Materna e filiale nella poesia dell’Alighieri

La duplice veste di Maria

Botticelli, "Madonna del Magnificat" (1483)
12 giugno 2021

Il Sommo Poeta pone quest’invocazione a Maria sulla bocca del devoto san Bernardo alla fine del suo capolavoro. Ma la definizione della Madonna nella duplice veste, materna e filiale insieme, è più volte presente nella pietà medievale, con un’origine anteriore di quasi mezzo millennio. Il concetto della divina maternità, la Theotokos dei riti orientali, fu reso dogma dal Concilio di Efeso nel 431; ma già due secoli prima Origene, morto nel 252 o 254, chiama Maria con questo titolo, ripreso poi da quasi tutti gli autori della Patristica.
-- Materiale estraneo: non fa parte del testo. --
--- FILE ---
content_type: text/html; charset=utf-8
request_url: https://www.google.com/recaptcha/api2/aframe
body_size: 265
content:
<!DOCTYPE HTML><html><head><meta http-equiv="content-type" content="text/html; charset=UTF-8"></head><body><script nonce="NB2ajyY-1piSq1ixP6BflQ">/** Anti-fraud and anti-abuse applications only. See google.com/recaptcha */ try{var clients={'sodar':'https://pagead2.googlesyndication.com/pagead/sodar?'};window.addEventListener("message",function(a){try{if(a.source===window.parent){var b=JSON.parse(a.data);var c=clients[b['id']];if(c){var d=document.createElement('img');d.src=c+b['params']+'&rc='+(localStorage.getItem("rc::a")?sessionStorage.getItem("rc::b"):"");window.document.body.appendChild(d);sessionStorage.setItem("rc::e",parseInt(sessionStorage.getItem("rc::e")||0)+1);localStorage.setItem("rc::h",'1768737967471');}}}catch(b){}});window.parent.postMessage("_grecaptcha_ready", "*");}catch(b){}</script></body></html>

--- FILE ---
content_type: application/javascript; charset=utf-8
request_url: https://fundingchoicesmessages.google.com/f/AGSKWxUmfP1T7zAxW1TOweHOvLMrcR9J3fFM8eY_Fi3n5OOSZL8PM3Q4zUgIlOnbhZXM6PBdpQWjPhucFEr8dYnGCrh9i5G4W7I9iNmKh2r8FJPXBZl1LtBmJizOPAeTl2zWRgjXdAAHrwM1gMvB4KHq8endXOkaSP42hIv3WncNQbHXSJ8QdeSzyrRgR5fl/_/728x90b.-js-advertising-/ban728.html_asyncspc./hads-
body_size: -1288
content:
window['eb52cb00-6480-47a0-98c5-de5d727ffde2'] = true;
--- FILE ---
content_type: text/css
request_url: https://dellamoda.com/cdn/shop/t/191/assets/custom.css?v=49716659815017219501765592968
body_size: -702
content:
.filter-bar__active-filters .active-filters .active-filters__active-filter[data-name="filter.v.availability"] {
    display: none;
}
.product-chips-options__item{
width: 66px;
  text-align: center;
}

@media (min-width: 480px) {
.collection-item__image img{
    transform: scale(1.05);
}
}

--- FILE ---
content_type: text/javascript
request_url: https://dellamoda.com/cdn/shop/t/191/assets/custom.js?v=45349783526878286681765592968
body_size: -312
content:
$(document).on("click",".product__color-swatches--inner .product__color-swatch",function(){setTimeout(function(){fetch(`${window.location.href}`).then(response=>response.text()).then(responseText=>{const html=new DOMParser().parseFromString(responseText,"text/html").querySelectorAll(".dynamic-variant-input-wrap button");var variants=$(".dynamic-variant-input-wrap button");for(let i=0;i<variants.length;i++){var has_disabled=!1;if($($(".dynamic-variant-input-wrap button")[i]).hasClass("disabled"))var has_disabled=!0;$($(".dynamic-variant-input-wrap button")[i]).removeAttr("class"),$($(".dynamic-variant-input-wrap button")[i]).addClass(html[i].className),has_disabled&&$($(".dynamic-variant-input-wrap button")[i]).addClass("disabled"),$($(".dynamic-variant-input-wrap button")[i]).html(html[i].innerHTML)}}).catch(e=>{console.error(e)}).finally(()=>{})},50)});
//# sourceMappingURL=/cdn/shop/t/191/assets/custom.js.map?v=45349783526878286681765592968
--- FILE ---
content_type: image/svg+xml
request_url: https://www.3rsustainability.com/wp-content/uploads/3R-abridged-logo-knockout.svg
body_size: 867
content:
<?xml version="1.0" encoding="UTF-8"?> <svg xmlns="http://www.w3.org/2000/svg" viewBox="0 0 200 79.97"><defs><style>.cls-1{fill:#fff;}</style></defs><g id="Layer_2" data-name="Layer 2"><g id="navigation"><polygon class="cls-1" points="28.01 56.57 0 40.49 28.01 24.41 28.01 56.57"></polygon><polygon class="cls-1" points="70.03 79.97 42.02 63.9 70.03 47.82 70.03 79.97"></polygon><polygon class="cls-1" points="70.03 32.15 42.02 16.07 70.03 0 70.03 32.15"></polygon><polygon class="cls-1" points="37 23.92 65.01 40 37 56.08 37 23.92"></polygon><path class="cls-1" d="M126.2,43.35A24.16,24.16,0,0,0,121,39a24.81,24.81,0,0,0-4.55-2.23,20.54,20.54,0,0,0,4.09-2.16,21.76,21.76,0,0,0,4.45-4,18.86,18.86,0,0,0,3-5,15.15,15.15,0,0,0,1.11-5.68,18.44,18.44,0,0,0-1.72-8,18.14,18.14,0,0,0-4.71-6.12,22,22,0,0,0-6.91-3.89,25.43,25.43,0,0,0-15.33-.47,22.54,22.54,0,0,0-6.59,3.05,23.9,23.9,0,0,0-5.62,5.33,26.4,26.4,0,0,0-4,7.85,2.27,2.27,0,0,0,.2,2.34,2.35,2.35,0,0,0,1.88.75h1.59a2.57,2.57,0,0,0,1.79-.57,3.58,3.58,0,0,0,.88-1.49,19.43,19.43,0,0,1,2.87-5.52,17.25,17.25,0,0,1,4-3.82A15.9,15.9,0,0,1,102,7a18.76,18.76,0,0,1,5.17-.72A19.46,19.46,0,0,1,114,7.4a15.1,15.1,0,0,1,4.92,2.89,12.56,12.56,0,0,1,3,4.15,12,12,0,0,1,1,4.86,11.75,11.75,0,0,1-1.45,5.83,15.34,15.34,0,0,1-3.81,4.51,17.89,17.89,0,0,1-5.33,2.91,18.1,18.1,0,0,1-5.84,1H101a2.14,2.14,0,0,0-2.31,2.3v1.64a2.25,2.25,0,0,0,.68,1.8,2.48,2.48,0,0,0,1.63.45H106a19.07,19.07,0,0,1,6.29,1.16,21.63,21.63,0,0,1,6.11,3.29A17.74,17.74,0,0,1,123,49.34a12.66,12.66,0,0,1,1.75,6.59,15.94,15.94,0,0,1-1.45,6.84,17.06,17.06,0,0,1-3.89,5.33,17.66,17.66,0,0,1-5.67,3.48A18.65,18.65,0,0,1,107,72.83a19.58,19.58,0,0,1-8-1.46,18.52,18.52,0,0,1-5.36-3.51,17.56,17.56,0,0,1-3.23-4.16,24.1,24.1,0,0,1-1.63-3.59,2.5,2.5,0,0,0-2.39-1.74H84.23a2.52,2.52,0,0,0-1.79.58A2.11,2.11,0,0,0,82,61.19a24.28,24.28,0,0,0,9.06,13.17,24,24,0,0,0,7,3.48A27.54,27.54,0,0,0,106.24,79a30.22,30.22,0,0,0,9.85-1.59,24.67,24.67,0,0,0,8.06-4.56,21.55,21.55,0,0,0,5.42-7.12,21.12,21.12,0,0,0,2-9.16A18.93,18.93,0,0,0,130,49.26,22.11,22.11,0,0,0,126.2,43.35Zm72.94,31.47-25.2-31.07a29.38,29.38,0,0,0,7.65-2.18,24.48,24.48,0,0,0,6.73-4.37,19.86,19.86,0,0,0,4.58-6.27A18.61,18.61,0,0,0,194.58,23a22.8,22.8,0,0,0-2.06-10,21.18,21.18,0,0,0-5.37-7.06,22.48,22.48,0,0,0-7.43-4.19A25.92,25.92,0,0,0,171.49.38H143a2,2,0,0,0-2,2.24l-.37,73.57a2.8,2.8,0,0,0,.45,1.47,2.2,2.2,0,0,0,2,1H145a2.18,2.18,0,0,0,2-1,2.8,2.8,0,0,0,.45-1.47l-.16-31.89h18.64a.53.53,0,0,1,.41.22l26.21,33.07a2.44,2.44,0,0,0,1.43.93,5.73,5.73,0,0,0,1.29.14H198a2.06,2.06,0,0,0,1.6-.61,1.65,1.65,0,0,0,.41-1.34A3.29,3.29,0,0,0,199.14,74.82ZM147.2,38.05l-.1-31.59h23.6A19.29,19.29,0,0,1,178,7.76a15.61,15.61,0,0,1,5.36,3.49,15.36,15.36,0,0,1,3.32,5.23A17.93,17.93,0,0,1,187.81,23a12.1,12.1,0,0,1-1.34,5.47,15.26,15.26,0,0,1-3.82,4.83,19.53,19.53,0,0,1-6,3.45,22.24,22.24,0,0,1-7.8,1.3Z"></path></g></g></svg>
Diverso fu l’appellativo di “Figlia di Dio”. La definizione, ritenuta implicita, venne accennata in modo indiretto da Cirillo di Gerusalemme e da Gregorio Nazianzeno (morti rispettivamente nel 387 e nel 390), ma solo il vescovo Tarasio di Costantinopoli (730 -806) definisce esplicitamente la Madonna come “Figlia di Dio”.

Capostipite delle invocazioni in cui Maria è definita con la duplice veste è quindi da ritenersi la bella e celebre sequenza Verbum bonum et suave, composta dall’abate di San Gallo Notker Balbulus (il balbuziente, noto anche come storico, vissuto dall’830 al 912) verso la fine del ix secolo. Questa composizione fu forse la più popolare tra le sequenze pretridentine e sulla sua graziosa melodia ne furono adattate varie altre, tra cui Lauda Sion salvatorem di Tommaso d’Aquino. Nel quarto verso l’appellativo è Virgo mater filia. Un’altra sequenza di poco successiva inizierà proprio con queste tre parole, che compaiono tali e quali anche nell’inno ambrosiano dell’Assunzione, di datazione incerta. Da questo momento le citazioni mariane nella duplice veste sono numerose, ma due sono importanti da rilevare.

Verso il 1045 Ermanno il Contratto (1013–1054), monaco a Reichenau, sul Lago di Costanza, compose l’antifona Alma Redemptoris Mater, che ancor oggi conclude l’ufficiatura serale. In essa si invoca Maria dicendo «Tu che hai generato, tra lo stupore della natura, il tuo Santo Genitore». Due secoli più tardi san Francesco pregava alla Vergine così: «Santa Maria Vergine, non vi è alcuna simile a te, nata nel mondo, tra le donne, figlia e ancella dell’altissimo sommo Re il Padre celeste, madre del santissimo Signore nostro Gesù Cristo, sposa dello Spirito Santo… prega per noi il tuo santissimo diletto Figlio, Signore e Maestro».

Risale al 1090 un lungo inno provenzale, composto da 12 quartine a rima baciata.

«O Maria, madre di Dio, Dio ti è figlio e padre. Signora, prega per noi tuo figlio, il glorioso» dice la prima strofa. La preghiera continua nella seconda: «Ed il Padre parimenti prega tu per tutti noi; se Egli non ci soccorre, tutto intorno a noi diventa pianto». Le strofe successive sono un insieme di lodi, preghiera e citazione dei momenti principali nella vita di Maria, concludendo con una solenne ma anche significativa affermazione: «Poiché da donna nacque, Dio salvò la donna, e per questo nacque uomo perché l’uomo ne fosse salvato».

Nella Francia dell’ xi secolo gli ideali del Movimento Cluniacense sono ben presenti e si esplicitano anche nella poesia. La melodia è quella dell’inno Ave maris stella, di cui questa canzone forma la volgarizzazione, ma anche in parte il completamento. Infatti in ambo i testi la Vergine è madre di Dio e insieme dell’umanità e quindi nostra. Ma solo in quello provenzale Dio è ricordato come suo padre. L’esplicito concetto di Notker Virgo, mater, filia ritornerà solo più tardi, in san Francesco e in prosa prima, nella grande poesia di Dante poi.